Pendant ce temps, en réaction à cet appel au boycott, Toyota a envoyé un e-mail au site Axios, défendant son implication financière en politique : 

"À nos yeux, il est incorrect de juger des membres du Congrès en se basant uniquement sur leur vote lors de la validation de l'élection. Après un examen minutieux, nous avons décidé de ne pas faire de donations à certains élus qui, au travers de leurs déclarations, sabotent la légitimité de nos élections et de nos institutions."

Toyota a également envoyé un communiqué à The Hill dans lequel on peut lire notamment que :

"Toyota soutient des candidats en fonction de leurs positions sur des sujets importants pour l'industrie automobile et pour l'entreprise."

L'exemple de The My Pillow Guy

Le scandale Toyota en rappelle un autre : celui de The My Pillow Guy.  Après la défaite de Donald Trump en novembre dernier, Mike Lindell, PDG de la marque d'oreillers My Pillow s'est investi personnellement et financièrement en soutien à Donald Trump dans ses tentatives de renverser les résultats de l'élection.
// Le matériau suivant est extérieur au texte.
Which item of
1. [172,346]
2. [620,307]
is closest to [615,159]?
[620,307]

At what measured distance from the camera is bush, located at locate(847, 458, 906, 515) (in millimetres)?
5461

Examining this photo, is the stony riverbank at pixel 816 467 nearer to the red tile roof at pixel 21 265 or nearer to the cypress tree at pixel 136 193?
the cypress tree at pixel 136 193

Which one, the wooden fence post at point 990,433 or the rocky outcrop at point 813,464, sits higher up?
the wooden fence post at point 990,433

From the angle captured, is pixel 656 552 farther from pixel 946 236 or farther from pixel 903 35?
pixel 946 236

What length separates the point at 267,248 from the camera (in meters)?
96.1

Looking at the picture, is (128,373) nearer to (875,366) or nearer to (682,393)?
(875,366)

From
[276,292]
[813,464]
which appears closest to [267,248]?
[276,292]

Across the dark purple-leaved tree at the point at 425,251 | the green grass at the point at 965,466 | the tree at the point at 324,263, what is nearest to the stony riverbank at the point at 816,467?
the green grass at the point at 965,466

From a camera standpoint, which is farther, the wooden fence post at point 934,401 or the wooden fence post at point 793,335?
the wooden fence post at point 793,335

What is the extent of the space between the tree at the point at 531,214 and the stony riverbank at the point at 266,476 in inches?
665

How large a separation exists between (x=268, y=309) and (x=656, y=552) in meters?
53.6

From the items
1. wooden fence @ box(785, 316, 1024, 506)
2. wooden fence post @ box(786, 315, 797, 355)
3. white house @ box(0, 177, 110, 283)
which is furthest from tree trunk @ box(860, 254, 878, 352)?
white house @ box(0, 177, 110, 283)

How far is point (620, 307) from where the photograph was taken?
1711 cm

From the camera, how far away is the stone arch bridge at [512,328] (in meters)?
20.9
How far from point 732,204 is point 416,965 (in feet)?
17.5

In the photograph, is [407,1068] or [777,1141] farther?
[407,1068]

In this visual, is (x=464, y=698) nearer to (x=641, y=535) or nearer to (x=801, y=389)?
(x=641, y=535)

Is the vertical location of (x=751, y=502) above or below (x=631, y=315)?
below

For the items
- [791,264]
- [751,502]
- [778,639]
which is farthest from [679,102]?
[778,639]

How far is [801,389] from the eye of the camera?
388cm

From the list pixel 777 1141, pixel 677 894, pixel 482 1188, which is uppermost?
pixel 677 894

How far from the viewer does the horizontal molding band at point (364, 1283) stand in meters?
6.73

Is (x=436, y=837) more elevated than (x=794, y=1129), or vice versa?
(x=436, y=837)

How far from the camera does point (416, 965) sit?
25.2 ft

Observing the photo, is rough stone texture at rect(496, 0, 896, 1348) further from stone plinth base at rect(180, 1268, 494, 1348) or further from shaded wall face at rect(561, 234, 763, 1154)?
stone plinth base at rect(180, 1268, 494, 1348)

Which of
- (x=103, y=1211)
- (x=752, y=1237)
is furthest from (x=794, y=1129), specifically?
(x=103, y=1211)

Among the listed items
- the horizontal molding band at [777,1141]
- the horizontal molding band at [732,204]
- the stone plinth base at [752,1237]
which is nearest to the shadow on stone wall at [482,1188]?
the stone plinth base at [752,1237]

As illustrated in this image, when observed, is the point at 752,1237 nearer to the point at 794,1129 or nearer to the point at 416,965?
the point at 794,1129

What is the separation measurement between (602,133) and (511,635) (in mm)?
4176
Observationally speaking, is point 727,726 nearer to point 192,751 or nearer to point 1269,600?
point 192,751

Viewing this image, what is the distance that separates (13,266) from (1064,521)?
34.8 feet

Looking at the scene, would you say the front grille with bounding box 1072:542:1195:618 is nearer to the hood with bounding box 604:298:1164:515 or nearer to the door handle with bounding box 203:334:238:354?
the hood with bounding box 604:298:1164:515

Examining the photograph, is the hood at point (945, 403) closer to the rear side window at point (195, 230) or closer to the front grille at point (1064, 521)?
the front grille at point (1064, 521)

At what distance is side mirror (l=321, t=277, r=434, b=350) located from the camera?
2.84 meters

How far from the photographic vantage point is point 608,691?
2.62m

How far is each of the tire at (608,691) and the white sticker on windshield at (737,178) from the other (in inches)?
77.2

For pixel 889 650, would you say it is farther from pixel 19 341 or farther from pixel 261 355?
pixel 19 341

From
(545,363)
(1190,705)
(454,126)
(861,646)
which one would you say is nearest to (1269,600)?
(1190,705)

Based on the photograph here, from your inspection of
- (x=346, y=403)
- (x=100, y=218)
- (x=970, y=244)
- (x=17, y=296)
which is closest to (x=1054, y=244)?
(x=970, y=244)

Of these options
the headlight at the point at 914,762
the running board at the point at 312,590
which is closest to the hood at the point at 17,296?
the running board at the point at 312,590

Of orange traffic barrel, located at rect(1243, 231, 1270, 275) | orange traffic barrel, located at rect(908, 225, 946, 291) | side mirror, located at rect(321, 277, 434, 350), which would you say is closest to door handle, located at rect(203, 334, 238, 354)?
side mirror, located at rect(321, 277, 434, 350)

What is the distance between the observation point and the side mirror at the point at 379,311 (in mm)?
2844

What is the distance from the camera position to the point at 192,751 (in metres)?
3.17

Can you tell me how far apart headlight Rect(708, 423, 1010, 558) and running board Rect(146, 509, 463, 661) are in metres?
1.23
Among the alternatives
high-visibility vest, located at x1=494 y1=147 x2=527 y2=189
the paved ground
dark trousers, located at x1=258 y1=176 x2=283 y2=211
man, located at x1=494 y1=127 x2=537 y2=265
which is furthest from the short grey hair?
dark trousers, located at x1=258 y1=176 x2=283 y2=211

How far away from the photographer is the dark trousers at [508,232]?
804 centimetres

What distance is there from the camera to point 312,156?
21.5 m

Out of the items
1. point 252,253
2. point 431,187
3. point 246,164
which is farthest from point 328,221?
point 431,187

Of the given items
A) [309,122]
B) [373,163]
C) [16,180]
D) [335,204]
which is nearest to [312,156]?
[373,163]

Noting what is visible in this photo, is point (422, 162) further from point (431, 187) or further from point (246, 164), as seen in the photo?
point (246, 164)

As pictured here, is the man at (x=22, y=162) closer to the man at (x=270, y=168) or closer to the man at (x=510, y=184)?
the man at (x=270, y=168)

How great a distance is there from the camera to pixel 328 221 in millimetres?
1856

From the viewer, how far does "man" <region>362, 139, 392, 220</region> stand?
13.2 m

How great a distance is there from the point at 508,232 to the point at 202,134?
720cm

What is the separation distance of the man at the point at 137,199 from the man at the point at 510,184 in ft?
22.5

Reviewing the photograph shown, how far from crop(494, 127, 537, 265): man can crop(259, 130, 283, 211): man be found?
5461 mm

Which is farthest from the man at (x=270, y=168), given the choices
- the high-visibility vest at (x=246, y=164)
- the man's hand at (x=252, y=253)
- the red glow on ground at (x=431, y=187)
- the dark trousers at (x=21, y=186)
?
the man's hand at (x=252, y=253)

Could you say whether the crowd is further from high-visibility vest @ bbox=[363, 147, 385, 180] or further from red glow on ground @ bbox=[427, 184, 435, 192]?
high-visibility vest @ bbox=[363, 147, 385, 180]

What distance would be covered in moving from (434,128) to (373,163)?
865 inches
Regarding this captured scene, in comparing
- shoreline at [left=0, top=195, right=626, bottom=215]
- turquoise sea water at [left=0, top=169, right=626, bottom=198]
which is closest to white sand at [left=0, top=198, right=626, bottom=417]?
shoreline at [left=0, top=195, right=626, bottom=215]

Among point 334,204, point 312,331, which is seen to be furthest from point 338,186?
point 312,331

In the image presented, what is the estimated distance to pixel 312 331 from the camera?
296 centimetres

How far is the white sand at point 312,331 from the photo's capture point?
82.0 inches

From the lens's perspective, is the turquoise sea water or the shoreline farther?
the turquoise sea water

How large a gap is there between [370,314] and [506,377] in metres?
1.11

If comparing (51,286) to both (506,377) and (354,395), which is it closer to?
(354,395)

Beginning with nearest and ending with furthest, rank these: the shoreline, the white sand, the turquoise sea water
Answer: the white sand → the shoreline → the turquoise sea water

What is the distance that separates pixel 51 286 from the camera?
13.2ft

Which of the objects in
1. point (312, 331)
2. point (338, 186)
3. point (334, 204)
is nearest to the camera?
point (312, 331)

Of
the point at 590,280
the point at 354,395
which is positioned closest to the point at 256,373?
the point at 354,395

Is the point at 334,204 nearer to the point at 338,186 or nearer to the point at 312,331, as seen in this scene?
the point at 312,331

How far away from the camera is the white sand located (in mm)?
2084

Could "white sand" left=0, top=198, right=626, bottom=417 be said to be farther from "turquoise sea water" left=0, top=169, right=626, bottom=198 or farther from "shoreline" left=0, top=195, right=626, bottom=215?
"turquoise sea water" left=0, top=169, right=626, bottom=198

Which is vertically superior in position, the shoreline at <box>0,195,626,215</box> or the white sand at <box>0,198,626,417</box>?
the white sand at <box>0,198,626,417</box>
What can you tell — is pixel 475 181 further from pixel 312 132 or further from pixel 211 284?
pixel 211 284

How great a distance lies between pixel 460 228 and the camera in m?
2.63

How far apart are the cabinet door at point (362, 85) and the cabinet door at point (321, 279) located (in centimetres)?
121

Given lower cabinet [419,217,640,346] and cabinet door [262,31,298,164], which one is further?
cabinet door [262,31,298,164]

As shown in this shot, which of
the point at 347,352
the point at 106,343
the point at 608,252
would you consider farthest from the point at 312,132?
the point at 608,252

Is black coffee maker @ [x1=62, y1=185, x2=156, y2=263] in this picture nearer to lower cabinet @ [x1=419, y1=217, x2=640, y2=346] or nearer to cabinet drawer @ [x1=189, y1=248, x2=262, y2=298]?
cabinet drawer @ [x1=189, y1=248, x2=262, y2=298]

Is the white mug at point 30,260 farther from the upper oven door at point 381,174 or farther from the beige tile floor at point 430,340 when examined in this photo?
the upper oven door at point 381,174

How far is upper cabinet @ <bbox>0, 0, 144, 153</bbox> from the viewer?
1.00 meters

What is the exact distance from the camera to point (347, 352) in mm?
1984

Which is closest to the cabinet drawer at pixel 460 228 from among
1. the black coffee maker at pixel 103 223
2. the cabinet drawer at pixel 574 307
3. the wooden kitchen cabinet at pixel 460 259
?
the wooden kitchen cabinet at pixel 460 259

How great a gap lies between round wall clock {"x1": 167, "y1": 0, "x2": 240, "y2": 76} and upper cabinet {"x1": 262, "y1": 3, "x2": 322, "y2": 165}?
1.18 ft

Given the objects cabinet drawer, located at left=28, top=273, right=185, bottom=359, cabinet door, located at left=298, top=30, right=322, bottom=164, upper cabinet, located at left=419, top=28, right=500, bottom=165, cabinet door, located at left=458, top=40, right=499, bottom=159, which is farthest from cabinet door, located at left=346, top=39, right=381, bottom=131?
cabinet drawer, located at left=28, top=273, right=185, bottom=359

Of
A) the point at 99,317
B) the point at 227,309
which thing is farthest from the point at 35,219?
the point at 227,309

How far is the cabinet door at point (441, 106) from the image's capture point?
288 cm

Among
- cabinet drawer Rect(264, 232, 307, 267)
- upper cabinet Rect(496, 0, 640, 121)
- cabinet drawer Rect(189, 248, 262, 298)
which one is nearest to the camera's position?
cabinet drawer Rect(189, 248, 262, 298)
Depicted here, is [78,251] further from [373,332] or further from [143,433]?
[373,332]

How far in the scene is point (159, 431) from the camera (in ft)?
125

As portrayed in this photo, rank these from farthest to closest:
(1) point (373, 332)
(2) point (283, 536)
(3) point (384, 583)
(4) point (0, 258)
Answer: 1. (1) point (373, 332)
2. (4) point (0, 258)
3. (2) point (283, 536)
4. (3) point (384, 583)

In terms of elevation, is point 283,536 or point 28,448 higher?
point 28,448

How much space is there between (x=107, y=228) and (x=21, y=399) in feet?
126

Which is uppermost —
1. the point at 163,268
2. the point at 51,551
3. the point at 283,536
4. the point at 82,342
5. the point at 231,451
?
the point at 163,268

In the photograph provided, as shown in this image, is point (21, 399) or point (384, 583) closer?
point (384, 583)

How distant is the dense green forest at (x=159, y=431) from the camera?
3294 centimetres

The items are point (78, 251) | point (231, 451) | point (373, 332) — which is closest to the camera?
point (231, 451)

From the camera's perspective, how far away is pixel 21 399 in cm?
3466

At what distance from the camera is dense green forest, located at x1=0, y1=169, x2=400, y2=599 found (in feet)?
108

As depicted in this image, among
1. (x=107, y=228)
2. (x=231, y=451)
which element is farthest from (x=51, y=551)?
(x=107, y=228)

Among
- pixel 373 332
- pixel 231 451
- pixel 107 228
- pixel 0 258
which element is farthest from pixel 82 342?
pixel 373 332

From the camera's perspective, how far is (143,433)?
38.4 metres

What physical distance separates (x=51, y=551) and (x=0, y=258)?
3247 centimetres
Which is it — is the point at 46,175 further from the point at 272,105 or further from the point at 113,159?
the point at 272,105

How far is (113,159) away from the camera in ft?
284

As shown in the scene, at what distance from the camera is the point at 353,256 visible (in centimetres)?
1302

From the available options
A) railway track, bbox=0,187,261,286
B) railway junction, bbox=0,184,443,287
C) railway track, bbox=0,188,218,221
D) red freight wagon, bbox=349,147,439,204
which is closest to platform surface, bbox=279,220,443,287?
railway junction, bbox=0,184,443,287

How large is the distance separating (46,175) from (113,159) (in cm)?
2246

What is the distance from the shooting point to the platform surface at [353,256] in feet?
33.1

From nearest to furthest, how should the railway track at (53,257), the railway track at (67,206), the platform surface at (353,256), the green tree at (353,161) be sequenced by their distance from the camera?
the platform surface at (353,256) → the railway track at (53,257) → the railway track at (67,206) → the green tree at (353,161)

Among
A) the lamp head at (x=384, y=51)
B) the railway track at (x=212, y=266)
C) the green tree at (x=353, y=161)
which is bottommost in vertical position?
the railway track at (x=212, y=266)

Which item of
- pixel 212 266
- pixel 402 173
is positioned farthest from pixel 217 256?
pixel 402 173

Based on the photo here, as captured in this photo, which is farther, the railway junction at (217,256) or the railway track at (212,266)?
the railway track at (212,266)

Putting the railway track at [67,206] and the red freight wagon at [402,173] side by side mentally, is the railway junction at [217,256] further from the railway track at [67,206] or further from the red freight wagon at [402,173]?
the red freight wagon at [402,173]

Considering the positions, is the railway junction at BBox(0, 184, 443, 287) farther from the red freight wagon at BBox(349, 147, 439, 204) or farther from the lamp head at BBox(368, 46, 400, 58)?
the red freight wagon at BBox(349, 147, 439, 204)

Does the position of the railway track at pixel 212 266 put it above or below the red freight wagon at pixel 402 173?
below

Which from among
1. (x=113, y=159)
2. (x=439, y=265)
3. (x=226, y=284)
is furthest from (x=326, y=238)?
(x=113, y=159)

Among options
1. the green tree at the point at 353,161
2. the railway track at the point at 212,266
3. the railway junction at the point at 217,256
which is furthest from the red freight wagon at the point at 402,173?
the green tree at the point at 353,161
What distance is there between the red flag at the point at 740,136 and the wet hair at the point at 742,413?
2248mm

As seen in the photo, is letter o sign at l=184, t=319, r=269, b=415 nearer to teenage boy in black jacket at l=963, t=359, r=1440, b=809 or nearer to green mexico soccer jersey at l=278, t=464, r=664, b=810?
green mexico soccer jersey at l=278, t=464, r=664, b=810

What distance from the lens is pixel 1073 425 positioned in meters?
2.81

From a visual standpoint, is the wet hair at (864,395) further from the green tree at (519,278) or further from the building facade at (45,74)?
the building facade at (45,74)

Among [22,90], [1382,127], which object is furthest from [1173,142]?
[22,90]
Ce chrétien évangélique très conservateur est devenu la risée des médias et a dû faire face à une campagne de dénigrement et un appel au boycott suivi par de nombreuses personnalités. Mike Lindell a estimé à 65 millions de dollars les pertes pour son entreprise dues au boycott de sa marque par des distributeurs...

"J'ai perdu 20 détaillants, et ça m'a coûté 65 millions cette année que je ne récupèrerai jamais !"

Mike Lindell a fait cette déclaration alors que plusieurs médias affirmaient au contraire que son soutien à la rébellion et à la contestation des résultats de l'élection lui avait fait de la publicité. Mike Lindell a en effet affirmé que les hausses des ventes ont été de courte durée et qu'une fois que les revendeurs comme Bed Bath & Beyond et Kohl’s ont arrêté de vendre ses produits que sa marque a été anéantie.